Itu adalah Game 3 Final NBA 2021. Milwaukee Bucks, tertinggal 2-0 dari Phoenix Suns, kembali ke kandang mereka. Fiserv Forum adalah rumah sakit jiwa. Milwaukee belum pernah melihat pertandingan Final NBA dalam 47 tahun, tidak sejak Kareem Abdul-Jabbar mengenakan seragam hijau dan putih. Ini adalah kesempatan mereka untuk membalikkan keadaan. Dan Giannis Antetokounmpo memberikan salah satu penampilan individu paling dominan dalam sejarah Final.
Babak pertama adalah pertarungan sengit, Phoenix mencoba memaksakan kehendak mereka, Milwaukee mengandalkan energi penonton. Devin Booker mencetak beberapa tembakan jarak menengah yang mustahil di awal, tetapi Bucks tetap tangguh. Jrue Holiday terkunci dalam pertahanan, membuat Chris Paul bekerja keras untuk setiap penguasaan bola. Milwaukee mengakhiri kuarter pertama dengan keunggulan 30-28, awal yang ketat. Kemudian kuarter kedua terjadi, dan Greek Freak mulai bekerja. Dia mencetak 18 poin di babak itu, tanpa henti menyerang ring. Giannis mengakhiri babak pertama dengan 21 poin dan 10 rebound. Bucks memperlebar keunggulan mereka menjadi 60-45 saat jeda, selisih 15 poin yang krusial.
**Pertunjukan Giannis dan Pertahanan yang Kuat**
Anda bisa merasakan pergeseran momentum. Phoenix terlihat sedikit terkejut. Jae Crowder, yang biasanya mengganggu, tidak bisa berbuat apa-apa melawan Antetokounmpo. Dia menembak 1-untuk-8 dari lapangan di dua kuarter pertama. Bucks tidak hanya mencetak angka, mereka juga mencekik Suns dalam pertahanan. Milwaukee memaksa 9 turnover di babak pertama, mengubahnya menjadi poin transisi yang mudah. Pat Connaughton bahkan mencetak beberapa tembakan tiga angka tepat waktu, memperluas lapangan dan memberi Giannis lebih banyak ruang untuk beroperasi.

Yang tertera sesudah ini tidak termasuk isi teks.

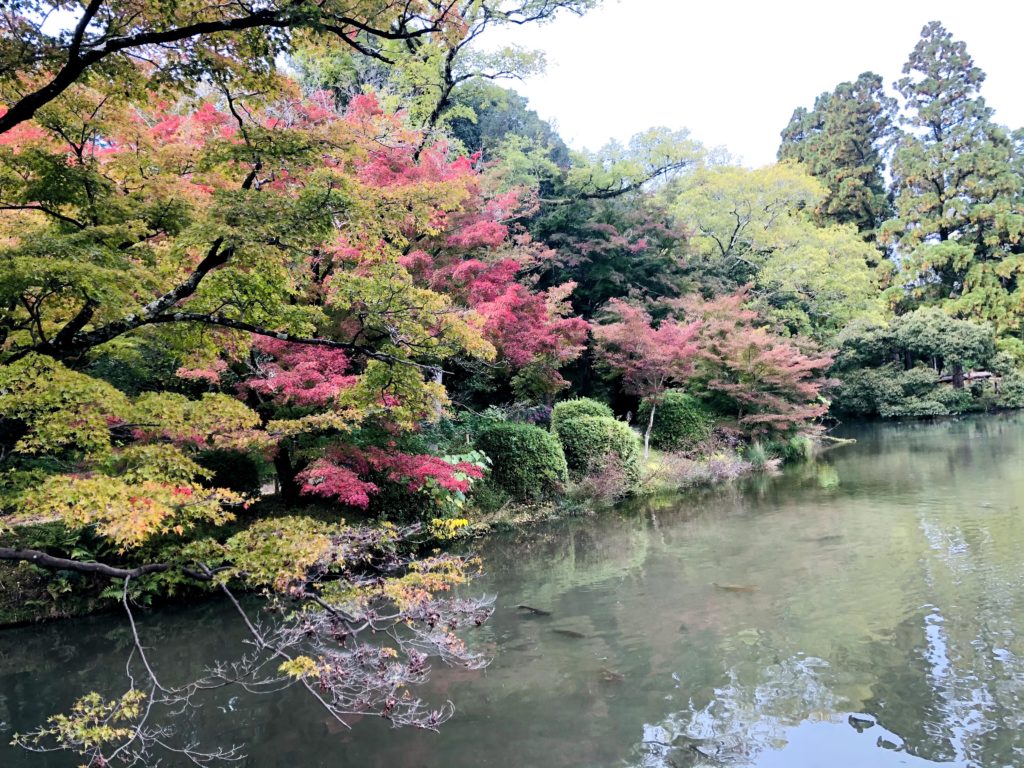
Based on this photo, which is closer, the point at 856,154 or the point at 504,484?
the point at 504,484

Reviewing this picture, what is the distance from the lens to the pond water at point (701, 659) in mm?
4391

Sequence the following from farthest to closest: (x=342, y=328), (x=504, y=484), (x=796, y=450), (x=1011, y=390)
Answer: (x=1011, y=390) → (x=796, y=450) → (x=504, y=484) → (x=342, y=328)

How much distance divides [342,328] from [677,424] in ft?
33.2

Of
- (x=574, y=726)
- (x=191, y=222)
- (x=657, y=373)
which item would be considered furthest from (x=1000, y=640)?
(x=657, y=373)

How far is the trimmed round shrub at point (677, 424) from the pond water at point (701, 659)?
245 inches

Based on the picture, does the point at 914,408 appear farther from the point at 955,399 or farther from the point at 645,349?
the point at 645,349

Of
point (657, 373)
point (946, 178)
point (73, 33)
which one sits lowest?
point (657, 373)

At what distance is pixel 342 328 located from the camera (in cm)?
873

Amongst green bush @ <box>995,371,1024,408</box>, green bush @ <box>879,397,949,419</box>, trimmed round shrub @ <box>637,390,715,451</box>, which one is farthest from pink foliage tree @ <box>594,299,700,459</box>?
green bush @ <box>995,371,1024,408</box>

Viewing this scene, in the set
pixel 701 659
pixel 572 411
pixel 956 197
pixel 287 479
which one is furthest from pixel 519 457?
pixel 956 197

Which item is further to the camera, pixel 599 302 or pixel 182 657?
pixel 599 302

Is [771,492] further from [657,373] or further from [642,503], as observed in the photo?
[657,373]

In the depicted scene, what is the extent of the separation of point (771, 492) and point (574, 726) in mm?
9722

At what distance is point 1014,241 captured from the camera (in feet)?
90.8
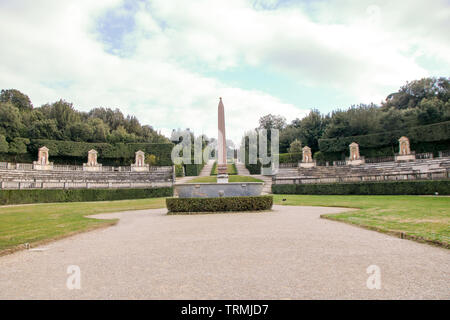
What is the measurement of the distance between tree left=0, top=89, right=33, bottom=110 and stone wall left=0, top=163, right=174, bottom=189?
28.6 meters

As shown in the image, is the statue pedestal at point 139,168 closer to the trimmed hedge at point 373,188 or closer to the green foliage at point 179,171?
the green foliage at point 179,171

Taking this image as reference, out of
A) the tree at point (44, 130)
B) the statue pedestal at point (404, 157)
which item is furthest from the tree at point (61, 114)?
the statue pedestal at point (404, 157)

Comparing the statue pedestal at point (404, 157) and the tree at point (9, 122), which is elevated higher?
the tree at point (9, 122)

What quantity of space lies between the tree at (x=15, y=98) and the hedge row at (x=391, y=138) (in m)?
59.2

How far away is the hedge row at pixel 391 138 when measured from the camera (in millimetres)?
38500

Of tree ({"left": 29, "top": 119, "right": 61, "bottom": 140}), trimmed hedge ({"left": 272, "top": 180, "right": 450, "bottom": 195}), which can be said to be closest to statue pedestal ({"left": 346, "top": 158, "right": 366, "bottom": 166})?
trimmed hedge ({"left": 272, "top": 180, "right": 450, "bottom": 195})

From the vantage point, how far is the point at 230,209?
1500 centimetres

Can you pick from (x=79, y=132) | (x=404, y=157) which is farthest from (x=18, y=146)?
(x=404, y=157)

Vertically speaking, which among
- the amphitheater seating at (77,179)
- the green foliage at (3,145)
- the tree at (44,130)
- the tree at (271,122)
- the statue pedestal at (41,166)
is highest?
the tree at (271,122)

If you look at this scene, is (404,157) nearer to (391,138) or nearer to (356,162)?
(356,162)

Kuarter ketiga adalah dominasi murni dari Milwaukee. Mereka mendorong keunggulan hingga 25 poin pada satu titik. Giannis melanjutkan dari tempat dia berhenti, mengemudi dengan keras dan menyelesaikan melalui kontak. Dia bahkan berhasil memasukkan beberapa lemparan bebas, yang telah menjadi perjuangan baginya sepanjang seri. Dia akhirnya mencetak 41 poin dan 13 rebound di akhir pertandingan, menembak 14-dari-23 dari lapangan. Itu adalah penampilan yang tegas, pengingat bahwa bahkan melawan tim Suns yang sedang panas, Antetokounmpo bisa memaksakan kehendaknya. Khris Middleton menambahkan 18 poin, dan Holiday menyumbangkan 12 poin dan 9 assist. Tapi jangan salah, ini adalah pertandingan Giannis.

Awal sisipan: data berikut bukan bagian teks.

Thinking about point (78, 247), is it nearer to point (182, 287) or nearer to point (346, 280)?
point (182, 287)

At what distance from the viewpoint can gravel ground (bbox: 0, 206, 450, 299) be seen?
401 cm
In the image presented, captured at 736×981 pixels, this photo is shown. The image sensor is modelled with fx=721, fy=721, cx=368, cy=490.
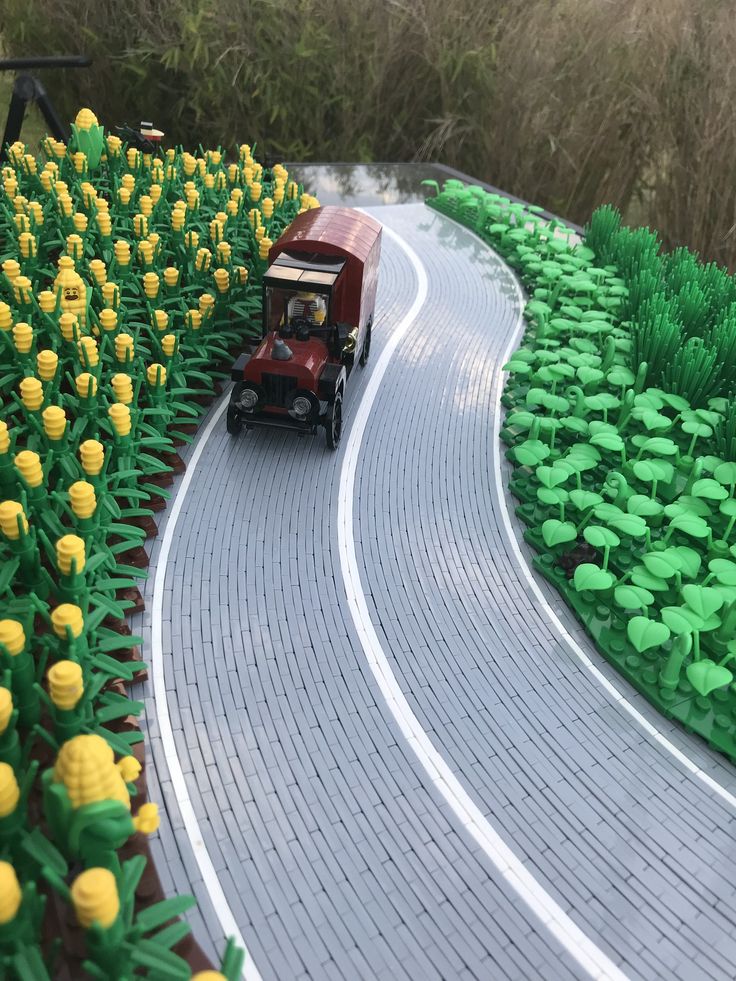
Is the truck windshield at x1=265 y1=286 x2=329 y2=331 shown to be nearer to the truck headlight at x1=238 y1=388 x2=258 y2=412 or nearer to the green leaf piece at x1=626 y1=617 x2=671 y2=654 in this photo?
the truck headlight at x1=238 y1=388 x2=258 y2=412

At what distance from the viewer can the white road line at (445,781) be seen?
4.59 m

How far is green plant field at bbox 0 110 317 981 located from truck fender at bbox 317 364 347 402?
1.56 m

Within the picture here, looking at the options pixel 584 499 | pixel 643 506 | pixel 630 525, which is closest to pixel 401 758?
pixel 630 525

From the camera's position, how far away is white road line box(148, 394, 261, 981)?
4.44m

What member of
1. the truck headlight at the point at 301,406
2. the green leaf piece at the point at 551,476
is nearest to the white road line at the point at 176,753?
the truck headlight at the point at 301,406

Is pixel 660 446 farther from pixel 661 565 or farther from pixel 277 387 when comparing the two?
pixel 277 387

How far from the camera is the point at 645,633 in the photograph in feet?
19.7


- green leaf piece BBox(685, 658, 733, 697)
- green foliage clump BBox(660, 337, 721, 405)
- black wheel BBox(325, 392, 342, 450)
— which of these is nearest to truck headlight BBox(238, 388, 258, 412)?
black wheel BBox(325, 392, 342, 450)

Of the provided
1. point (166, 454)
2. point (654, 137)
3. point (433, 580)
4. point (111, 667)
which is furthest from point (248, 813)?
point (654, 137)

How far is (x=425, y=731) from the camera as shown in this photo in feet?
18.8

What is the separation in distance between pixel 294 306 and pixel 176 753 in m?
5.20

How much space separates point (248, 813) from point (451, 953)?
5.22ft

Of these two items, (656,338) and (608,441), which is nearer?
(608,441)

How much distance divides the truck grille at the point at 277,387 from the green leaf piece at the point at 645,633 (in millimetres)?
4307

Begini: Paul dan Booker, meskipun masih mencetak angka, tidak memiliki ritme yang sama. Paul menyelesaikan dengan 19 poin tetapi hanya menembak 6-dari-14. Booker memiliki 10 poin dengan malam menembak yang buruk 3-dari-14. Pertahanan Bucks, terutama cara Holiday mengganggu Paul, membuat mereka keluar dari permainan. Milwaukee mengungguli Phoenix dalam rebound 50-36, perbedaan yang sangat besar. Mereka juga mengungguli Suns di paint 54-40. Ketika Bucks memenangkan pertarungan di papan dan di dalam, mereka hampir tidak terkalahkan.

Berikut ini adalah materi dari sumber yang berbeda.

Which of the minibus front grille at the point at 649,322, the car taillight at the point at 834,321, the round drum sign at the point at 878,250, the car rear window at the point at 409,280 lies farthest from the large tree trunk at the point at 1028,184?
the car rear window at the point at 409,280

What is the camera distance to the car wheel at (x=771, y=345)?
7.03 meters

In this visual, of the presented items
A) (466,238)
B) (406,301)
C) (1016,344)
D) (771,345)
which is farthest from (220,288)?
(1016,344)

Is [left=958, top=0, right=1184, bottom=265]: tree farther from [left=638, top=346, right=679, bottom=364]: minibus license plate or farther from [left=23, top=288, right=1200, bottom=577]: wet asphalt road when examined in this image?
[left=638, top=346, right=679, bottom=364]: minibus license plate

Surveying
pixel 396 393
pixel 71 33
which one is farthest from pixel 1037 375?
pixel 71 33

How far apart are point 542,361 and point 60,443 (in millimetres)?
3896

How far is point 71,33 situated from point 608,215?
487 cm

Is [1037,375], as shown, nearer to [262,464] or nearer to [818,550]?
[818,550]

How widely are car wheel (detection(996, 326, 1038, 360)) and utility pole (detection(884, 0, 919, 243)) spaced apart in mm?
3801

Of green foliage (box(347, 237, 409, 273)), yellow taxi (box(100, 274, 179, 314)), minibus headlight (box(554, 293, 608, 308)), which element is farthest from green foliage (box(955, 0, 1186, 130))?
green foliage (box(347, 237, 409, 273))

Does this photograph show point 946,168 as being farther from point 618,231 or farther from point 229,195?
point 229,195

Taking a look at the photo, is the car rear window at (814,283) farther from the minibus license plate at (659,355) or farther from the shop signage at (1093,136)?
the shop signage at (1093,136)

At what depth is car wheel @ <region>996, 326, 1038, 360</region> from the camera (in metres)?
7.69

Pendapat panas saya? Jika Giannis terus menembak di atas 60% dari lapangan dan mendominasi rebound seperti yang dia lakukan di Game 3, Suns tidak punya peluang. Sesederhana itu. Dia terlalu besar, terlalu kuat, dan terlalu gigih.
Skor akhir, 120-100, tidak sepenuhnya menggambarkan tingkat kendali yang diberikan Bucks. Mereka memimpin hingga 25 poin dan tidak pernah benar-benar membiarkan Suns kembali ke permainan di babak kedua. Itu adalah kemenangan yang diperlukan dan tegas, menarik seri menjadi 2-1 dan mengirimkan pesan yang jelas kepada Phoenix bahwa seri ini masih jauh dari selesai.
Prediksi berani: Bucks memanfaatkan momentum ini, memenangkan Game 4 di kandang, dan kembali ke Phoenix dengan seri imbang 2-2.